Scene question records

————————

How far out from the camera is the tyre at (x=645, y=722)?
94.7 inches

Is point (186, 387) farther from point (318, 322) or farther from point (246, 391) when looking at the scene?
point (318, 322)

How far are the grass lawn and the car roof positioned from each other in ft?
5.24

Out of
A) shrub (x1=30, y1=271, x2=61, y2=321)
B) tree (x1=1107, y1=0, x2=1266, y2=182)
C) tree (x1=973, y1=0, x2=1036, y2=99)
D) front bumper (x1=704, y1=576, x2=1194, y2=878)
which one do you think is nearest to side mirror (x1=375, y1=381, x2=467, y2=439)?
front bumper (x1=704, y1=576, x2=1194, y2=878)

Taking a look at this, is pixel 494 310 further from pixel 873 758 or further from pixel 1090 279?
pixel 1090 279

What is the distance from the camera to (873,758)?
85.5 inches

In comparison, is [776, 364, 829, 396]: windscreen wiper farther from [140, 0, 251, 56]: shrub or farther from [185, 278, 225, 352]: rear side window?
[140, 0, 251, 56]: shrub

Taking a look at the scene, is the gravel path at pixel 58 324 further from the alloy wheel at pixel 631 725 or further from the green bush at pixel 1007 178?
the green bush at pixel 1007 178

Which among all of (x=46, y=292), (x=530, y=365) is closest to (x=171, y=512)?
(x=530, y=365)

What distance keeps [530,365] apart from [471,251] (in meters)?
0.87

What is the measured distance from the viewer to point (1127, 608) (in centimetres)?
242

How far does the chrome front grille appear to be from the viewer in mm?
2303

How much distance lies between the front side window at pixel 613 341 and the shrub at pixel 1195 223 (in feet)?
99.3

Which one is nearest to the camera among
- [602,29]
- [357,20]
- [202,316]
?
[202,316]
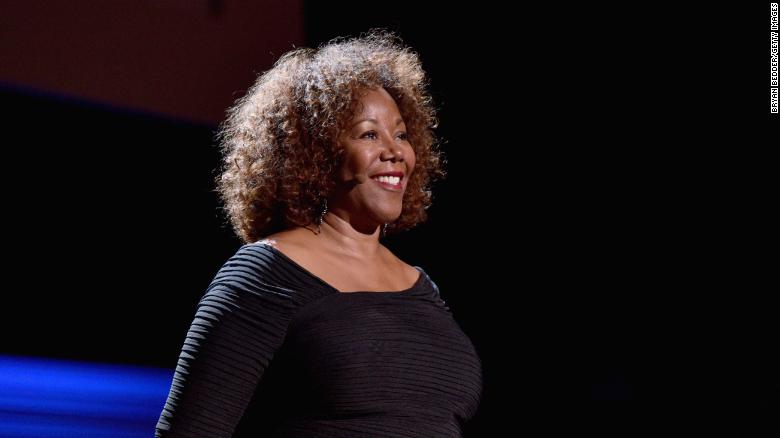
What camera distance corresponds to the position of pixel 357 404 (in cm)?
126

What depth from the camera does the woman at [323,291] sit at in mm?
1249

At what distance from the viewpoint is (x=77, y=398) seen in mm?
2547

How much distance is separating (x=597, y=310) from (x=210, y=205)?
141cm

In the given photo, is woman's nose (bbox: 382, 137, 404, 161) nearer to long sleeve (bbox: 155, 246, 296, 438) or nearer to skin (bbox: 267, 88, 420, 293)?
skin (bbox: 267, 88, 420, 293)

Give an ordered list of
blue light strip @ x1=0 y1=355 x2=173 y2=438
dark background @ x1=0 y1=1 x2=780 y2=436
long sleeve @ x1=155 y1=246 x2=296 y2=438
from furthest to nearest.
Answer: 1. dark background @ x1=0 y1=1 x2=780 y2=436
2. blue light strip @ x1=0 y1=355 x2=173 y2=438
3. long sleeve @ x1=155 y1=246 x2=296 y2=438

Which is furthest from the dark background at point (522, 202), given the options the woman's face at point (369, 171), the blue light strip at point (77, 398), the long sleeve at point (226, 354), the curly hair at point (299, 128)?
the long sleeve at point (226, 354)

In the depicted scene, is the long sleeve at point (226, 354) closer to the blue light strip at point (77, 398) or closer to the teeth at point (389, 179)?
the teeth at point (389, 179)

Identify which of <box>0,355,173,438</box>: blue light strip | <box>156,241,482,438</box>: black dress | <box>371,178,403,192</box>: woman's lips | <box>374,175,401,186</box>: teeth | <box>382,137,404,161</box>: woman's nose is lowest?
<box>0,355,173,438</box>: blue light strip

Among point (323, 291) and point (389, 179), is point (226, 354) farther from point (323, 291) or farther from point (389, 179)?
point (389, 179)

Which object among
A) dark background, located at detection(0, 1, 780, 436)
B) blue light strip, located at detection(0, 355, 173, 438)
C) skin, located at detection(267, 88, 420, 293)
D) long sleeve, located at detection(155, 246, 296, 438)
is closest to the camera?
long sleeve, located at detection(155, 246, 296, 438)

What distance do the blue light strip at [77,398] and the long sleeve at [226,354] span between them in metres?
1.39

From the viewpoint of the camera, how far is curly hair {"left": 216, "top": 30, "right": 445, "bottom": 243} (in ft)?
4.94

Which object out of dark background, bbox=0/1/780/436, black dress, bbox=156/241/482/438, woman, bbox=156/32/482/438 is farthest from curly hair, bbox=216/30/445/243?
dark background, bbox=0/1/780/436

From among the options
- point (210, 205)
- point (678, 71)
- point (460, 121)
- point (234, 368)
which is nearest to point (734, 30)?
point (678, 71)
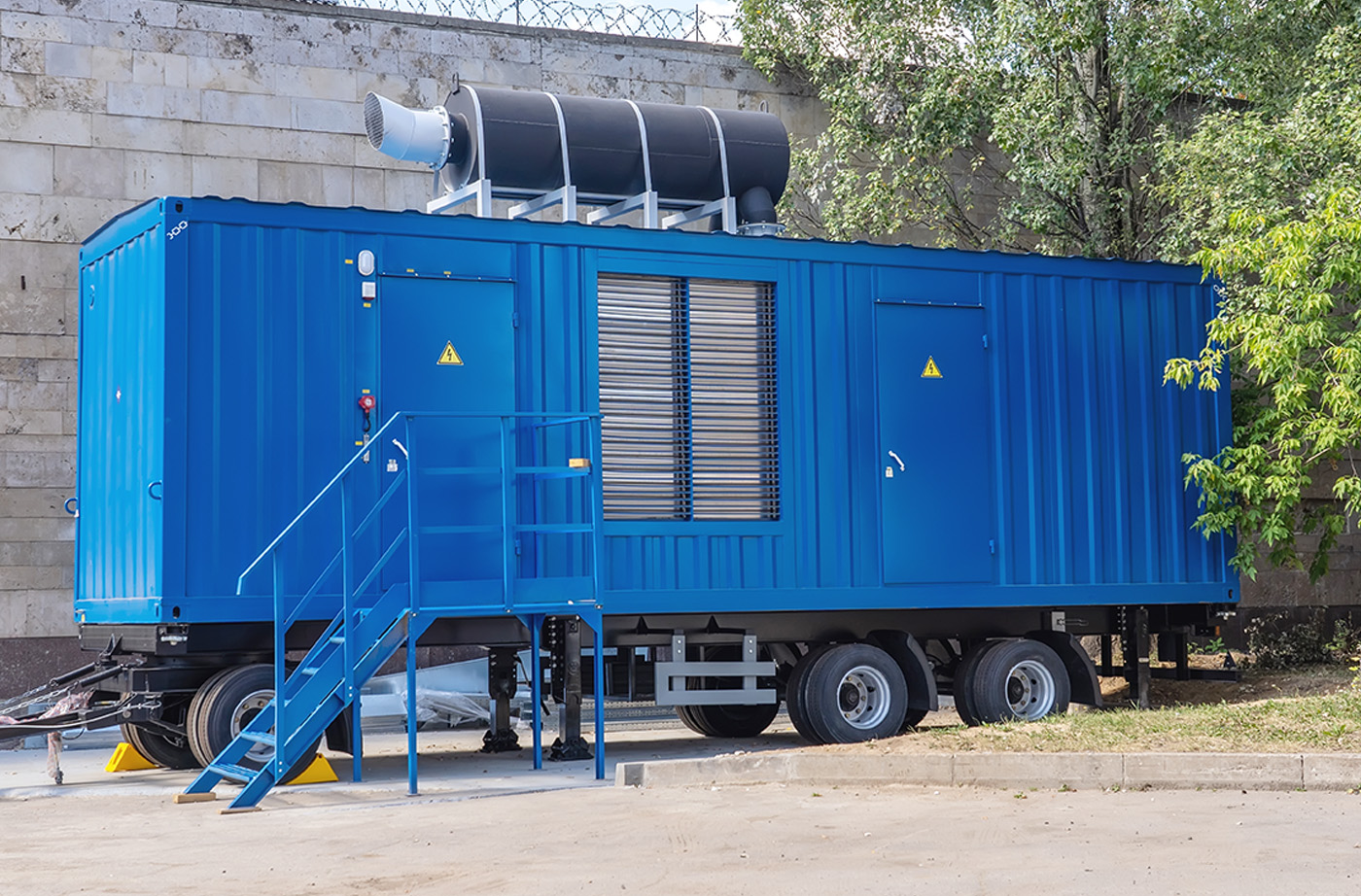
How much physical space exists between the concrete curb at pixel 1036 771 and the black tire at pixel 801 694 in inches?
76.1

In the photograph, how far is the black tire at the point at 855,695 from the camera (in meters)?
11.4

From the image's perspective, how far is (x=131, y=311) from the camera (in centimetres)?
1025

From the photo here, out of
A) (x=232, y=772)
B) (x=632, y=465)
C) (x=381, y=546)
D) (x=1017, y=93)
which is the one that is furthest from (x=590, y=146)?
(x=1017, y=93)

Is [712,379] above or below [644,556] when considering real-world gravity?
above

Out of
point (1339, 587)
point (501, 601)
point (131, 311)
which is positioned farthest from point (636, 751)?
point (1339, 587)

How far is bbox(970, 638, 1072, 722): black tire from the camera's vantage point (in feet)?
39.3

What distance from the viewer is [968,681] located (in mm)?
12094

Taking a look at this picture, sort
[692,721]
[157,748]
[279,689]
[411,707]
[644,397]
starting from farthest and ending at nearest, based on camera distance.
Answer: [692,721] → [644,397] → [157,748] → [411,707] → [279,689]

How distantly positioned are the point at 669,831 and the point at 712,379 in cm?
442

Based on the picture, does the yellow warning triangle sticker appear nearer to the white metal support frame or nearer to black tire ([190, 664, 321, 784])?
the white metal support frame

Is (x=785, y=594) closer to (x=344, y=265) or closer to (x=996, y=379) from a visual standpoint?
(x=996, y=379)

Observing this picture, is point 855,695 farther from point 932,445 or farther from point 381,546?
point 381,546

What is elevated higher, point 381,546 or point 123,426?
point 123,426

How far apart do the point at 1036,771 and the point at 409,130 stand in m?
Answer: 6.15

————————

### Prompt
Quote the material exactly. Pictures stay out.

### Reply to the exercise
How far out from the camera is the tyre at (x=645, y=722)?
94.7 inches

Is point (186, 387) farther from point (318, 322) or farther from point (246, 391) when looking at the scene?
point (318, 322)

How far are the grass lawn and the car roof positioned from each other in ft?
5.24

Out of
A) shrub (x1=30, y1=271, x2=61, y2=321)
B) tree (x1=1107, y1=0, x2=1266, y2=182)
C) tree (x1=973, y1=0, x2=1036, y2=99)
D) front bumper (x1=704, y1=576, x2=1194, y2=878)
which one do you think is nearest to side mirror (x1=375, y1=381, x2=467, y2=439)?
front bumper (x1=704, y1=576, x2=1194, y2=878)

Taking a look at this, is pixel 494 310 further from pixel 873 758 or further from pixel 1090 279?
pixel 1090 279

What is the distance from the camera to (873,758)?
85.5 inches

In comparison, is [776, 364, 829, 396]: windscreen wiper farther from [140, 0, 251, 56]: shrub or farther from [185, 278, 225, 352]: rear side window?
[140, 0, 251, 56]: shrub

Taking a look at the scene, is the gravel path at pixel 58 324 further from the alloy wheel at pixel 631 725 or further from the green bush at pixel 1007 178?
the green bush at pixel 1007 178

Which among all of (x=46, y=292), (x=530, y=365) is closest to (x=171, y=512)?
(x=530, y=365)

What distance keeps [530,365] apart from [471,251] (in meters)?
0.87

What is the measured distance from the viewer to point (1127, 608) (in centimetres)?
242

How far does the chrome front grille appear to be from the viewer in mm?
2303

How much distance lies between the front side window at pixel 613 341 and the shrub at pixel 1195 223 (in feet)?
99.3

Which one is nearest to the camera among
- [602,29]
- [357,20]
- [202,316]
?
[202,316]
What camera distance corresponds to the position of pixel 357 404 (in cm)?
126

What depth from the camera does the woman at [323,291] sit at in mm?
1249

At what distance from the viewpoint is (x=77, y=398) seen in mm?
2547

How much distance is separating (x=597, y=310) from (x=210, y=205)?
141cm

In the given photo, is woman's nose (bbox: 382, 137, 404, 161) nearer to long sleeve (bbox: 155, 246, 296, 438) or nearer to skin (bbox: 267, 88, 420, 293)?
skin (bbox: 267, 88, 420, 293)

Give an ordered list of
blue light strip @ x1=0 y1=355 x2=173 y2=438
dark background @ x1=0 y1=1 x2=780 y2=436
long sleeve @ x1=155 y1=246 x2=296 y2=438
from furthest to nearest.
Answer: 1. dark background @ x1=0 y1=1 x2=780 y2=436
2. blue light strip @ x1=0 y1=355 x2=173 y2=438
3. long sleeve @ x1=155 y1=246 x2=296 y2=438

Which is furthest from the dark background at point (522, 202), given the options the woman's face at point (369, 171), the blue light strip at point (77, 398), the long sleeve at point (226, 354), the curly hair at point (299, 128)?
the long sleeve at point (226, 354)

In the depicted scene, is the long sleeve at point (226, 354) closer to the blue light strip at point (77, 398) or closer to the teeth at point (389, 179)?
the teeth at point (389, 179)

Identify which of <box>0,355,173,438</box>: blue light strip | <box>156,241,482,438</box>: black dress | <box>371,178,403,192</box>: woman's lips | <box>374,175,401,186</box>: teeth | <box>382,137,404,161</box>: woman's nose is lowest?
<box>0,355,173,438</box>: blue light strip

Among point (323, 291) and point (389, 179), is point (226, 354) farther from point (323, 291) or farther from point (389, 179)?
point (389, 179)

Which object among
A) dark background, located at detection(0, 1, 780, 436)
B) blue light strip, located at detection(0, 355, 173, 438)
C) skin, located at detection(267, 88, 420, 293)
D) long sleeve, located at detection(155, 246, 296, 438)
is closest to the camera?
long sleeve, located at detection(155, 246, 296, 438)

What distance do the blue light strip at [77,398] and the long sleeve at [226,354] span between them in metres?
1.39

From the viewpoint of the camera, how far is curly hair {"left": 216, "top": 30, "right": 445, "bottom": 243} (in ft)?
4.94

Which object out of dark background, bbox=0/1/780/436, black dress, bbox=156/241/482/438, woman, bbox=156/32/482/438 is farthest from curly hair, bbox=216/30/445/243?
dark background, bbox=0/1/780/436

From among the options
- point (210, 205)
- point (678, 71)
- point (460, 121)
- point (234, 368)
which is nearest to point (734, 30)?
point (678, 71)
How much physical space exists between the concrete curb at pixel 1036 771 and the black tire at pixel 801 694 in inches?
76.1

In the photograph, how far is the black tire at the point at 855,695 from the camera (in meters)?
11.4

From the image's perspective, how far is (x=131, y=311) from the camera (in centimetres)?
1025

From the photo here, out of
A) (x=232, y=772)
B) (x=632, y=465)
C) (x=381, y=546)
D) (x=1017, y=93)
which is the one that is furthest from (x=590, y=146)?
(x=1017, y=93)

Is [712,379] above or below [644,556] when considering real-world gravity?
above

Out of
point (1339, 587)
point (501, 601)
point (131, 311)
which is positioned farthest from point (636, 751)?
point (1339, 587)

How far is bbox(970, 638, 1072, 722): black tire from the camera's vantage point (in feet)?
39.3

What distance from the viewer is [968,681] located (in mm)?
12094

Taking a look at this picture, sort
[692,721]
[157,748]
[279,689]
[411,707]
[644,397]
starting from farthest and ending at nearest, based on camera distance.
Answer: [692,721] → [644,397] → [157,748] → [411,707] → [279,689]

How distantly positioned are the point at 669,831 and the point at 712,379 in cm?
442

Based on the picture, does the yellow warning triangle sticker appear nearer to the white metal support frame or nearer to black tire ([190, 664, 321, 784])?
the white metal support frame

Is (x=785, y=594) closer to (x=344, y=265) or closer to (x=996, y=379) from a visual standpoint?
(x=996, y=379)

Observing this picture, is point 855,695 farther from point 932,445 or farther from point 381,546?
point 381,546

What is elevated higher, point 381,546 or point 123,426?
point 123,426

How far apart do the point at 1036,771 and the point at 409,130 stand in m?
Answer: 6.15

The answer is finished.